The task: Extract every row below word for word, and leave the pictures out of your answer.

(Questions about scenes in pictures)
=======

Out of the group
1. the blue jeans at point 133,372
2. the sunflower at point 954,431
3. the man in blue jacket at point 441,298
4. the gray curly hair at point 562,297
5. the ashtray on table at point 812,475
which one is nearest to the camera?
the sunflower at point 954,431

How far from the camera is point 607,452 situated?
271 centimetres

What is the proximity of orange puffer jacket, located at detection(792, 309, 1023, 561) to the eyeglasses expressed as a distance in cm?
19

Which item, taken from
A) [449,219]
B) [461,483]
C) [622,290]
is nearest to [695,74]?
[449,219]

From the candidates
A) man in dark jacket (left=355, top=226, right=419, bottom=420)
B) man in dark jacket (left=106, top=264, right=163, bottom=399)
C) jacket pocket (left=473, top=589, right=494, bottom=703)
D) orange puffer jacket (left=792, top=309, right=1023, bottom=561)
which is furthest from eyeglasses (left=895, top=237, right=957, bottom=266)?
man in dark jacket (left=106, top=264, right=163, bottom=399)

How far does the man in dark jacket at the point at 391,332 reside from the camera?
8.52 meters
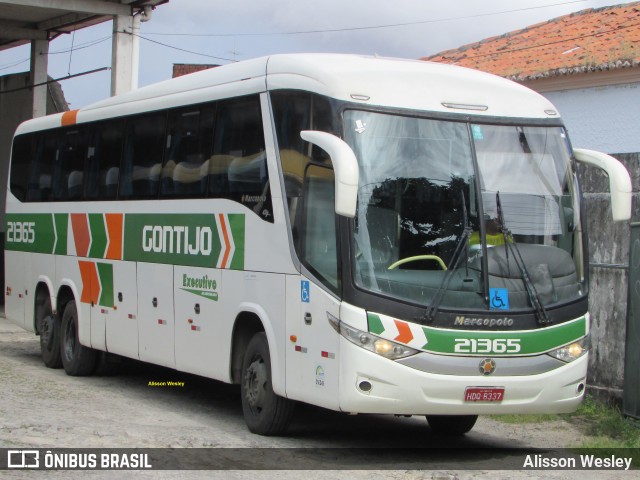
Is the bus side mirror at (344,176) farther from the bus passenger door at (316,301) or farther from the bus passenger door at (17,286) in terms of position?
the bus passenger door at (17,286)

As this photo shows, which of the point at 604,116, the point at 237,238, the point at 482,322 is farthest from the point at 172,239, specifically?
the point at 604,116

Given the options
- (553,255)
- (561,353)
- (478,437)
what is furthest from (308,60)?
(478,437)

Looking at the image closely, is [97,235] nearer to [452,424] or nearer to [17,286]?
[17,286]

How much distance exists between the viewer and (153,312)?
13070mm

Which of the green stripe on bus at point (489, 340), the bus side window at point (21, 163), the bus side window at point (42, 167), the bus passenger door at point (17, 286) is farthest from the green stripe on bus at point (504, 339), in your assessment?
the bus side window at point (21, 163)

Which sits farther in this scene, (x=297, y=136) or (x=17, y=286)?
(x=17, y=286)

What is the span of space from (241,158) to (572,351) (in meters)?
3.71

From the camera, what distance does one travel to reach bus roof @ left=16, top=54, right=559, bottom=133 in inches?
377

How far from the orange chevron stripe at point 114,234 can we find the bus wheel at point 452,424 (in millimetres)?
4748

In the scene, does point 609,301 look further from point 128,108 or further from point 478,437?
point 128,108

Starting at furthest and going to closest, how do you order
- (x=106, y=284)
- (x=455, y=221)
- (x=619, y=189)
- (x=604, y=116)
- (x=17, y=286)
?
(x=604, y=116) → (x=17, y=286) → (x=106, y=284) → (x=619, y=189) → (x=455, y=221)

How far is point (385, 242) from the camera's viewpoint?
923 centimetres

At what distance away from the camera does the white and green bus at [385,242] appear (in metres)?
9.12

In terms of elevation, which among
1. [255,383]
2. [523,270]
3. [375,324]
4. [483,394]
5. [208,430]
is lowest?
[208,430]
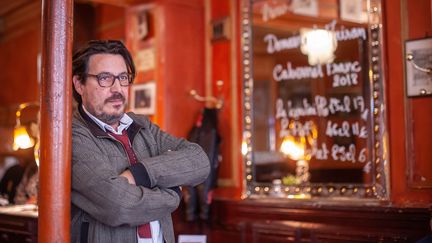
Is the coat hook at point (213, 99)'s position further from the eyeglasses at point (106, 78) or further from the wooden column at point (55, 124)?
the wooden column at point (55, 124)

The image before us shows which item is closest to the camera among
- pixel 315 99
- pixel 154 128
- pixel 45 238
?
pixel 45 238

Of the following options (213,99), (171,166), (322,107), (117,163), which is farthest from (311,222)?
(117,163)

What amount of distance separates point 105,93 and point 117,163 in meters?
0.29

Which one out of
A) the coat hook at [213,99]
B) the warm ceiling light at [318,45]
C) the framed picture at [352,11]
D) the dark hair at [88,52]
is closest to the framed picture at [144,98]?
the coat hook at [213,99]

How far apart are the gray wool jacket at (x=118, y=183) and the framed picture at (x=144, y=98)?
97.1 inches

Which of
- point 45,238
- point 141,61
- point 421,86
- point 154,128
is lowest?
point 45,238

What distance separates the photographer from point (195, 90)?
475 centimetres

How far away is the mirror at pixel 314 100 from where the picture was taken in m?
3.66

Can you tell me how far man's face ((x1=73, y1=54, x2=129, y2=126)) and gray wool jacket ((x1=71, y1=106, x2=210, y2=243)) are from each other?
0.06m

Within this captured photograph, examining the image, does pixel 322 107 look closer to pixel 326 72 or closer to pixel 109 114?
pixel 326 72

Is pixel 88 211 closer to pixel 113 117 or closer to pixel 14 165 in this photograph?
pixel 113 117

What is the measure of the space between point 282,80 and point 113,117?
2.35 metres

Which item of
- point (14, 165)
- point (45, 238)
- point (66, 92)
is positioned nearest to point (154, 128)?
point (66, 92)

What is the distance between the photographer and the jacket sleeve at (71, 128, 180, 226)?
188 cm
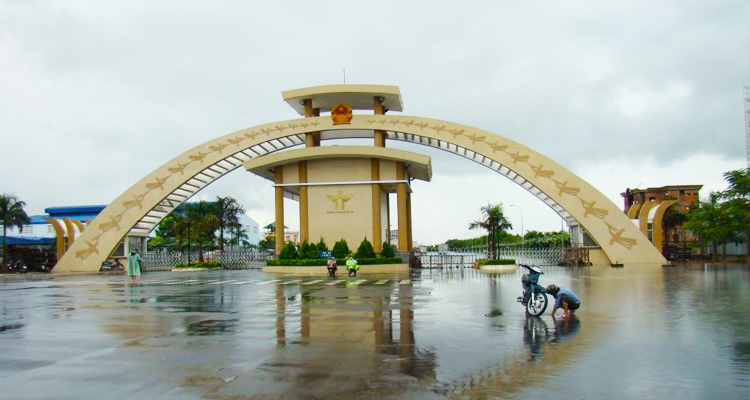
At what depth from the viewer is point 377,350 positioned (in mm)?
9656

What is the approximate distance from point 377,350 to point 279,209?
119 ft

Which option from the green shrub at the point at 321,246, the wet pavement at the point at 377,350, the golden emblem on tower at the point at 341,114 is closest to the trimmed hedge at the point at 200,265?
the green shrub at the point at 321,246

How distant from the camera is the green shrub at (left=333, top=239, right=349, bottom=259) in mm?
39938

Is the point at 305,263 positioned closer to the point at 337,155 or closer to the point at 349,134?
the point at 337,155

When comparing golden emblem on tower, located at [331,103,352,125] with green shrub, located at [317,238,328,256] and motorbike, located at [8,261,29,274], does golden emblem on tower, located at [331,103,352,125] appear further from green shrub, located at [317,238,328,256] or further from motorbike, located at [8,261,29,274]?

=======

Task response:
Out of the group
1. the blue jeans at point 133,372
2. the sunflower at point 954,431
3. the man in blue jacket at point 441,298
4. the gray curly hair at point 562,297
5. the ashtray on table at point 812,475
which one is nearest to the camera?
the sunflower at point 954,431

How far from the camera is point 607,452 situated?
271 centimetres

What is the proximity of orange puffer jacket, located at detection(792, 309, 1023, 561) to the eyeglasses expressed as a distance in cm?
19

Which item, taken from
A) [449,219]
B) [461,483]
C) [622,290]
is nearest to [695,74]?
[449,219]

From the candidates
A) man in dark jacket (left=355, top=226, right=419, bottom=420)
B) man in dark jacket (left=106, top=264, right=163, bottom=399)
C) jacket pocket (left=473, top=589, right=494, bottom=703)
D) orange puffer jacket (left=792, top=309, right=1023, bottom=561)
which is furthest from eyeglasses (left=895, top=237, right=957, bottom=266)?
man in dark jacket (left=106, top=264, right=163, bottom=399)

How far does the man in dark jacket at the point at 391,332 reside from the camera?
8.52 meters
Is the bus side mirror at (344,176) farther from the bus passenger door at (316,301) or farther from the bus passenger door at (17,286) in terms of position?
the bus passenger door at (17,286)

As this photo shows, which of the point at 604,116, the point at 237,238, the point at 482,322 is farthest from the point at 172,239, specifically?
the point at 604,116

Given the options
- (553,255)
- (561,353)
- (478,437)
what is furthest from (308,60)?
(478,437)

Looking at the image closely, is [97,235] nearer to [452,424] or nearer to [17,286]?
[17,286]

How much distance exists between the viewer and (153,312)?
13070mm

Which of the green stripe on bus at point (489, 340), the bus side window at point (21, 163), the bus side window at point (42, 167), the bus passenger door at point (17, 286) is farthest from the green stripe on bus at point (504, 339), in your assessment?
the bus side window at point (21, 163)

Which sits farther in this scene, (x=297, y=136) or (x=17, y=286)?
(x=17, y=286)

What is the span of space from (241,158) to (572,351) (in meters)?
3.71

From the camera, what distance does one travel to reach bus roof @ left=16, top=54, right=559, bottom=133 in inches?
377

How far from the orange chevron stripe at point 114,234 can we find the bus wheel at point 452,424 (in millimetres)?
4748

In the scene, does point 609,301 look further from point 128,108 or further from point 478,437?
point 128,108

Starting at furthest and going to closest, how do you order
- (x=106, y=284)
- (x=455, y=221)
- (x=619, y=189)
- (x=604, y=116)
- (x=17, y=286)
?
(x=604, y=116) → (x=17, y=286) → (x=106, y=284) → (x=619, y=189) → (x=455, y=221)

How far is point (385, 242) from the camera's viewpoint?
923 centimetres

At what distance away from the camera does the white and green bus at [385,242] appear (in metres)?
9.12

In terms of elevation, which among
1. [255,383]
2. [523,270]
3. [375,324]
4. [483,394]
5. [208,430]
is lowest?
[208,430]
Is the coat hook at point (213, 99)'s position further from the eyeglasses at point (106, 78) or further from the wooden column at point (55, 124)?
the wooden column at point (55, 124)

The image before us shows which item is closest to the camera among
- pixel 315 99
- pixel 154 128
- pixel 45 238
?
pixel 45 238

Of the following options (213,99), (171,166), (322,107), (117,163), which is farthest from (311,222)?
(117,163)

What amount of distance separates point 105,93 and point 117,163 in meters?
0.29

Which one out of
A) the coat hook at [213,99]
B) the warm ceiling light at [318,45]
C) the framed picture at [352,11]
D) the dark hair at [88,52]
is closest to the framed picture at [144,98]?
the coat hook at [213,99]

How far apart are the gray wool jacket at (x=118, y=183) and the framed picture at (x=144, y=98)?
97.1 inches

Which of
- point 45,238
- point 141,61
- point 421,86
- point 154,128
is lowest?
point 45,238

What distance separates the photographer from point (195, 90)?
475 centimetres

How far away is the mirror at pixel 314 100 from where the picture was taken in m?
3.66

Can you tell me how far man's face ((x1=73, y1=54, x2=129, y2=126)) and gray wool jacket ((x1=71, y1=106, x2=210, y2=243)) are from each other?
0.06m

Within this captured photograph, examining the image, does pixel 322 107 look closer to pixel 326 72 or closer to pixel 109 114?
pixel 326 72

Is pixel 88 211 closer to pixel 113 117 or closer to pixel 14 165 in this photograph?
pixel 113 117

What is the measure of the space between point 282,80 and point 113,117?
2.35 metres

Which item of
- point (14, 165)
- point (45, 238)
- point (66, 92)
is positioned nearest to point (154, 128)?
point (66, 92)

What is the distance between the photographer and the jacket sleeve at (71, 128, 180, 226)?
188 cm
At what depth from the viewer is point 377,350 positioned (in mm)?
9656

What is the approximate distance from point 377,350 to point 279,209?
119 ft

Which option from the green shrub at the point at 321,246, the wet pavement at the point at 377,350, the golden emblem on tower at the point at 341,114 is closest to the trimmed hedge at the point at 200,265?
the green shrub at the point at 321,246

How distant from the camera is the green shrub at (left=333, top=239, right=349, bottom=259) in mm?
39938

Is the point at 305,263 positioned closer to the point at 337,155 or closer to the point at 349,134?
the point at 337,155

When comparing golden emblem on tower, located at [331,103,352,125] with green shrub, located at [317,238,328,256] and motorbike, located at [8,261,29,274], does golden emblem on tower, located at [331,103,352,125] appear further from green shrub, located at [317,238,328,256] or further from motorbike, located at [8,261,29,274]?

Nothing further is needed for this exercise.